Metropolitan's Messy Art

Metropolitan Museum of Art, Courtesy of GetYourGuide.com

Based in New York, the Metropolitan Museum of Art, “the MET,” is one of the world’s largest and finest museums, showcasing pieces and artifacts from all over the world. This museum also provides datsets of information on more than 470,000 artworks in its Collection for unrestricted commercial and non-commercial use. You can find those datasets here: https://github.com/metmuseum/openaccess

But what happens when this data is messy? Historical artifacts can have tons of inaccuracy or missing data ranging from where they actually came from, what period they’re from, etc. This dataset is missing values, has inconsistent information, missing documentation, possible duplication, mixed text, and numeric data. So how might one clean that up?

The first step is to load in the data and see what rows and columns you have.
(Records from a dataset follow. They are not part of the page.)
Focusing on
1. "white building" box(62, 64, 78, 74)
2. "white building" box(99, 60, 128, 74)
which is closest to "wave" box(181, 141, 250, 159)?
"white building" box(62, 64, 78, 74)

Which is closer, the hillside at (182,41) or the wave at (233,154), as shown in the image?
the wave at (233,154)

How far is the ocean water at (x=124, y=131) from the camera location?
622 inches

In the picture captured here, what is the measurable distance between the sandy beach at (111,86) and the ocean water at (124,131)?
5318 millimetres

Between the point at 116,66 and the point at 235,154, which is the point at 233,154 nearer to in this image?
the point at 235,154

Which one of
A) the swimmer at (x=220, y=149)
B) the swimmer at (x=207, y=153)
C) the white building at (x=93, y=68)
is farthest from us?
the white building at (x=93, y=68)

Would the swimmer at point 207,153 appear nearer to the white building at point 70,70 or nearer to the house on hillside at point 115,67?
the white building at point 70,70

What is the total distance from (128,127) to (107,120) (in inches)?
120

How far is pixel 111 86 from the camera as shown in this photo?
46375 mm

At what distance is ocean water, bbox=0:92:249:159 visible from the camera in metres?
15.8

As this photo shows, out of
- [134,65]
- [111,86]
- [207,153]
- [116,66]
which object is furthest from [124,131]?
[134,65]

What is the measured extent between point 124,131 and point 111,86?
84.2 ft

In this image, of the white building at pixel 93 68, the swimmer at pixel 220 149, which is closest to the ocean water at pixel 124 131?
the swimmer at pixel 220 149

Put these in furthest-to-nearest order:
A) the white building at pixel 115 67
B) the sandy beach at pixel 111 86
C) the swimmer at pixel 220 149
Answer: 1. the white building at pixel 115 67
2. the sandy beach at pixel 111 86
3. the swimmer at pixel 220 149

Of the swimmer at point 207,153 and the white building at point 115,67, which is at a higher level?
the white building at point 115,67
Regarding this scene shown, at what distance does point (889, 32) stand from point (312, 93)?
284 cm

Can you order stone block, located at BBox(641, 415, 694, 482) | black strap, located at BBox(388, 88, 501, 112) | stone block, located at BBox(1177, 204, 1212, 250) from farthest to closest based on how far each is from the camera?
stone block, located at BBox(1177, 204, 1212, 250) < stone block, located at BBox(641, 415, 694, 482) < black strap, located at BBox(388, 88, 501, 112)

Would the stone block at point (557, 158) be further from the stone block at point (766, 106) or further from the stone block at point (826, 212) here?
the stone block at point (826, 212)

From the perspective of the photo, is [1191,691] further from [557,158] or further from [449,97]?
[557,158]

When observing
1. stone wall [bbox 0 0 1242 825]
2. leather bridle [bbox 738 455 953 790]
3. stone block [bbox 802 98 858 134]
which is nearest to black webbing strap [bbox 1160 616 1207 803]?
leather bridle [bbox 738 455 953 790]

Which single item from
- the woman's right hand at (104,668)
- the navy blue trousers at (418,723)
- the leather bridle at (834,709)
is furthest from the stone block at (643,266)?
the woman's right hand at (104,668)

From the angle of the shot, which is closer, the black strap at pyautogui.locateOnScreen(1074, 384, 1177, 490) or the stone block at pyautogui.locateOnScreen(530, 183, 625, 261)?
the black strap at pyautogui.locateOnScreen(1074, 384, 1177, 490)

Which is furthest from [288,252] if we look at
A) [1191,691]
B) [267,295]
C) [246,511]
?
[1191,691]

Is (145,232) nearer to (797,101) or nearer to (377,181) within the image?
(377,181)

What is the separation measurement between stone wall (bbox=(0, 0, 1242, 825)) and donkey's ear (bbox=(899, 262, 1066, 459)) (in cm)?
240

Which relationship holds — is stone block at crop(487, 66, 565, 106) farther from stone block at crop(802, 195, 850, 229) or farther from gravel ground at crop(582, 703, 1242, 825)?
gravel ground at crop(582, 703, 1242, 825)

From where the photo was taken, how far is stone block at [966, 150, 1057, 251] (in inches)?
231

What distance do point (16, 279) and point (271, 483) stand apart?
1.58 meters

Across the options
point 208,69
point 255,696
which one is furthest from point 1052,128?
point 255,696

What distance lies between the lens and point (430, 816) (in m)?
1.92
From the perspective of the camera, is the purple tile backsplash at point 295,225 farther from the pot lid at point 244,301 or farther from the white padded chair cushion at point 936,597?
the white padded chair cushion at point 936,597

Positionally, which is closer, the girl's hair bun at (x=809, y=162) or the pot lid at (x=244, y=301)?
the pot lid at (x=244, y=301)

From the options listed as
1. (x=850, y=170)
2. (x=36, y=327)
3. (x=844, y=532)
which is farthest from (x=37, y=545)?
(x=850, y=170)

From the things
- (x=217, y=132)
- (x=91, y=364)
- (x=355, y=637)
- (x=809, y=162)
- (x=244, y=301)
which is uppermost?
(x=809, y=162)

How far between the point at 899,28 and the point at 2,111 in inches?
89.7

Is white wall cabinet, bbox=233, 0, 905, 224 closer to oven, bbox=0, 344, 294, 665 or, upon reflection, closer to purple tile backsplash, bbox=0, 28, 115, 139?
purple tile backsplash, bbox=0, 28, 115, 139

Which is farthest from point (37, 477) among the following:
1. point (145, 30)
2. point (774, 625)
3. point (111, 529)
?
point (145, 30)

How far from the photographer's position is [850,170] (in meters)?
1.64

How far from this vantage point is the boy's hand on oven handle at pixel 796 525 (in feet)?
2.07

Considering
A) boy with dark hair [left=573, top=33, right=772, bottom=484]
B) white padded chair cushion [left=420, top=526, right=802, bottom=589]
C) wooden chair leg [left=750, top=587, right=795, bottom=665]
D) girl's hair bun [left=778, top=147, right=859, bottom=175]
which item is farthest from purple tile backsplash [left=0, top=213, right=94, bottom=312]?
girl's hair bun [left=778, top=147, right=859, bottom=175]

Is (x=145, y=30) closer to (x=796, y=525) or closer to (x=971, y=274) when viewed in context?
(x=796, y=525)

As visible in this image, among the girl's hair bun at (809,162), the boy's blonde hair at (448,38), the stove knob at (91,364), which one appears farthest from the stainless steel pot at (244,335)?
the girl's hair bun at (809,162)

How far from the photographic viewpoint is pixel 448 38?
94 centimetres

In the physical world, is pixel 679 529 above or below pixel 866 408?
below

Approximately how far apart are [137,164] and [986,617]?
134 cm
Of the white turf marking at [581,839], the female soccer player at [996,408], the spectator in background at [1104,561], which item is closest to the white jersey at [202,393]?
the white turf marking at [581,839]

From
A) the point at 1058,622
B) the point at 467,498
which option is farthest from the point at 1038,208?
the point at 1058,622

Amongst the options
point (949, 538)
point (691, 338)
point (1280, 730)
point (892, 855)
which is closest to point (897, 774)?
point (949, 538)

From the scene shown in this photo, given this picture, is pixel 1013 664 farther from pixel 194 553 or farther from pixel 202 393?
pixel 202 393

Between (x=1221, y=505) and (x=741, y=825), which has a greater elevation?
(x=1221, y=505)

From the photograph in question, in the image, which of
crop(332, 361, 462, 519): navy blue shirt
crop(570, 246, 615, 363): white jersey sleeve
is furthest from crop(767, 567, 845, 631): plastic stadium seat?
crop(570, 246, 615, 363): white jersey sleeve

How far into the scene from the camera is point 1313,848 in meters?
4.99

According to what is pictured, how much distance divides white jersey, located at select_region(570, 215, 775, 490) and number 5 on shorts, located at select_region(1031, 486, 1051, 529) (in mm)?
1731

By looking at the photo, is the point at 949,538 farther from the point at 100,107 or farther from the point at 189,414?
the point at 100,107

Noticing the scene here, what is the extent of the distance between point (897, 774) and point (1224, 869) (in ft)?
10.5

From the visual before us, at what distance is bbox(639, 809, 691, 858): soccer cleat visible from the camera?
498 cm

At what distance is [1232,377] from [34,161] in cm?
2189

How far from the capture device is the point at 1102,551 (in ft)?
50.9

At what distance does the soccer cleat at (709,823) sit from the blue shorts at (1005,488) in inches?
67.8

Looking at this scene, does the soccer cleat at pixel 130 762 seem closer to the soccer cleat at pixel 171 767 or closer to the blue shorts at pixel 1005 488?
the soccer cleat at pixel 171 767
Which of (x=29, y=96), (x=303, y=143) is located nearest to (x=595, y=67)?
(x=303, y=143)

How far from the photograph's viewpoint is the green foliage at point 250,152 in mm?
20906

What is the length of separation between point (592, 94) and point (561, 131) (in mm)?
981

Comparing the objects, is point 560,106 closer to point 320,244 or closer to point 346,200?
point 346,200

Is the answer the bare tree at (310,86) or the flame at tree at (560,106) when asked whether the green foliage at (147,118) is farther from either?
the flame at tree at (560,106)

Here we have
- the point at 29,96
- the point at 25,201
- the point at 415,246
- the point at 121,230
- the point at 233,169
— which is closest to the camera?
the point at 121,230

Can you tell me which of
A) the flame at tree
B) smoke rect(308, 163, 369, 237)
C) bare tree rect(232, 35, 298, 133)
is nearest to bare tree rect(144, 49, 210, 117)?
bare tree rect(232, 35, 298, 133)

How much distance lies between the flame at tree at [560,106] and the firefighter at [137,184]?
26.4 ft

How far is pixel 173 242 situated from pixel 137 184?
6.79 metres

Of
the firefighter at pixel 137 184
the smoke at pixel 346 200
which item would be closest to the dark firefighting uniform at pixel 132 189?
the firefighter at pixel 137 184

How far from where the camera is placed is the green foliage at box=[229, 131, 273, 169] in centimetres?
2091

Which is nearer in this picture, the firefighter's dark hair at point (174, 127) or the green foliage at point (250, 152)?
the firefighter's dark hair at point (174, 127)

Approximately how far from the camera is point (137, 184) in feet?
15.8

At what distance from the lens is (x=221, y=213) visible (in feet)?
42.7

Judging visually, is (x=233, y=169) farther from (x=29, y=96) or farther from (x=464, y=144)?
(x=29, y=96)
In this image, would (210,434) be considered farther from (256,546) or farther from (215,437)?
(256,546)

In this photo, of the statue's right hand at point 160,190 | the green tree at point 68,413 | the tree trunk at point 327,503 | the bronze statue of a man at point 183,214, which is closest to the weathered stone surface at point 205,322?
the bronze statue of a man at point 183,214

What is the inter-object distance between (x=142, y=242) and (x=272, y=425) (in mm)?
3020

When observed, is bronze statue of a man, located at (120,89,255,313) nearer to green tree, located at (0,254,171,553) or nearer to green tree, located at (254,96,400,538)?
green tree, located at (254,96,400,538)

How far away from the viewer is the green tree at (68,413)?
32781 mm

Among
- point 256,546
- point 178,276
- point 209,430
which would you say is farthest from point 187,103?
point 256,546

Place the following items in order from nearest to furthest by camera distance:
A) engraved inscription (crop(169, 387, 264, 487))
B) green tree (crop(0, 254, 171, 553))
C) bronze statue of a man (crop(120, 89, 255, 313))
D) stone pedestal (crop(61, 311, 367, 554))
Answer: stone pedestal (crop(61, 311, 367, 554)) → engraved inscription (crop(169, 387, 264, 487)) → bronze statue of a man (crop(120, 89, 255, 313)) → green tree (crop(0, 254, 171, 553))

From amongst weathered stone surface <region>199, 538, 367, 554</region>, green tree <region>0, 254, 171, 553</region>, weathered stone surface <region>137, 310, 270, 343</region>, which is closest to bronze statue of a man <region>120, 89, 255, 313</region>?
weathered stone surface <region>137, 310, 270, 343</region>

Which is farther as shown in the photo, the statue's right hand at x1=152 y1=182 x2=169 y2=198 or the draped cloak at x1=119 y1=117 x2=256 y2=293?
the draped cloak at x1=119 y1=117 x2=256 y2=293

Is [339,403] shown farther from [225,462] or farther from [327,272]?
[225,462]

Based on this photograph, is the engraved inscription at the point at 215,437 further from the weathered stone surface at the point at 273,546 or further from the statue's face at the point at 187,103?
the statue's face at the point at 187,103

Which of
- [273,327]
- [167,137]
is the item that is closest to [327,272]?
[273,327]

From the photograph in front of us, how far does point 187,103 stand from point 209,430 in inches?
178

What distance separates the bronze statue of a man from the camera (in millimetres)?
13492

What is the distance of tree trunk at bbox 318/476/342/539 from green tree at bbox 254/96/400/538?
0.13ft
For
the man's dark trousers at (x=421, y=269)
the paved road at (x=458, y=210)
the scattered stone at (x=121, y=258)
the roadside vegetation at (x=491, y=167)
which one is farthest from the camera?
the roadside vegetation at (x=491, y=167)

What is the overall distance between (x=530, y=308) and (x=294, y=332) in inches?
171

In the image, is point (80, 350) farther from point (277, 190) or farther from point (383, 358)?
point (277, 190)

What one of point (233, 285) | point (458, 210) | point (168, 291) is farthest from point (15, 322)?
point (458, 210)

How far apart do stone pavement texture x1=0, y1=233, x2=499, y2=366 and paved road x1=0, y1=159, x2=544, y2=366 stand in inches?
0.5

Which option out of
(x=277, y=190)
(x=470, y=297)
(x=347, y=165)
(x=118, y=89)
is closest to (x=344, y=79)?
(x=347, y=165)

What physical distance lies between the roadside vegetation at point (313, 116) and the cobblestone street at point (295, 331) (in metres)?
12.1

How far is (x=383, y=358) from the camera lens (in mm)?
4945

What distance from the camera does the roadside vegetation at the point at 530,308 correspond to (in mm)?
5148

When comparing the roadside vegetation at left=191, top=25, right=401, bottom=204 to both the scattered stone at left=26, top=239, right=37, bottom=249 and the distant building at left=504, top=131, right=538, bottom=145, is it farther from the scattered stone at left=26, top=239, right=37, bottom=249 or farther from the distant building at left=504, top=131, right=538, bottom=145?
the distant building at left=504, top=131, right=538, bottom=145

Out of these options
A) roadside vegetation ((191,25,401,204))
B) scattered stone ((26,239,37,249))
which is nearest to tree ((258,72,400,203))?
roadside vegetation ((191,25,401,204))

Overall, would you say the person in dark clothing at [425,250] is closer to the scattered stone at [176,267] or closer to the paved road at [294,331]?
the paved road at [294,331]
Like the source stated, the Met really does have data on over 470,000 pieces of artwork —

To be exact, they have 491,263 pieces of artwork with 44 different columns of ways to categorize these pieces. Just to show exactly what we might be working with, I’ve pulled out a random piece of artwork so we can understand what the columns are and where there’s actually data.

Object Number                                                       16.74.34
Is Highlight False
Is Public Domain False
Object ID 25
Department American Decorative Arts
Object Name Centavos
Title Coin, 10 Centavos
Culture Mexican
Period NaN
Dynasty NaN
Reign NaN
Portfolio NaN
Artist Role NaN
Artist Prefix NaN
Artist Display Name NaN
Artist Display Bio NaN
Artist Suffix NaN
Artist Alpha Sort NaN
Artist Nationality NaN
Artist Begin Date NaN
Artist End Date NaN
Object Date 1860–70
Object Begin Date 1860
Object End Date 1870
Medium Nickel
Dimensions Diam. 3/4 in. (1.9 cm)
Credit Line Gift of Mrs. Russell Sage, 1916
Geography Type Made in
City NaN
State NaN
County NaN
Country Mexico
Region NaN
Subregion NaN
Locale NaN
Locus NaN
Excavation NaN
River NaN
Classification Metal
Rights and Reproduction NaN
Link Resource http://www.metmuseum.org/art/collection/search/25
Metadata Date 2/11/2019 8:00:01 AM
Repository Metropolitan Museum of Art, New York, NY
Tags NaN
Name: 24, dtype: object

You can see that there are tons of NaN cells just in one single row. It might be smart to use a value_counts() on a few of these columns to see if there’s any data in them at all. When you look into the data, you’ll see that things like “Rights and Reproduction” and “Link Resource” that have the exact same data for each piece of art. Other things, such as “Tags” have next to nothing in it, so it may be easier to simply take out the column rather than trying to clean it up. This part of the data cleaning process is important in that it can narrow down the amount of data you have to sift through, which can save you loads of time in the future.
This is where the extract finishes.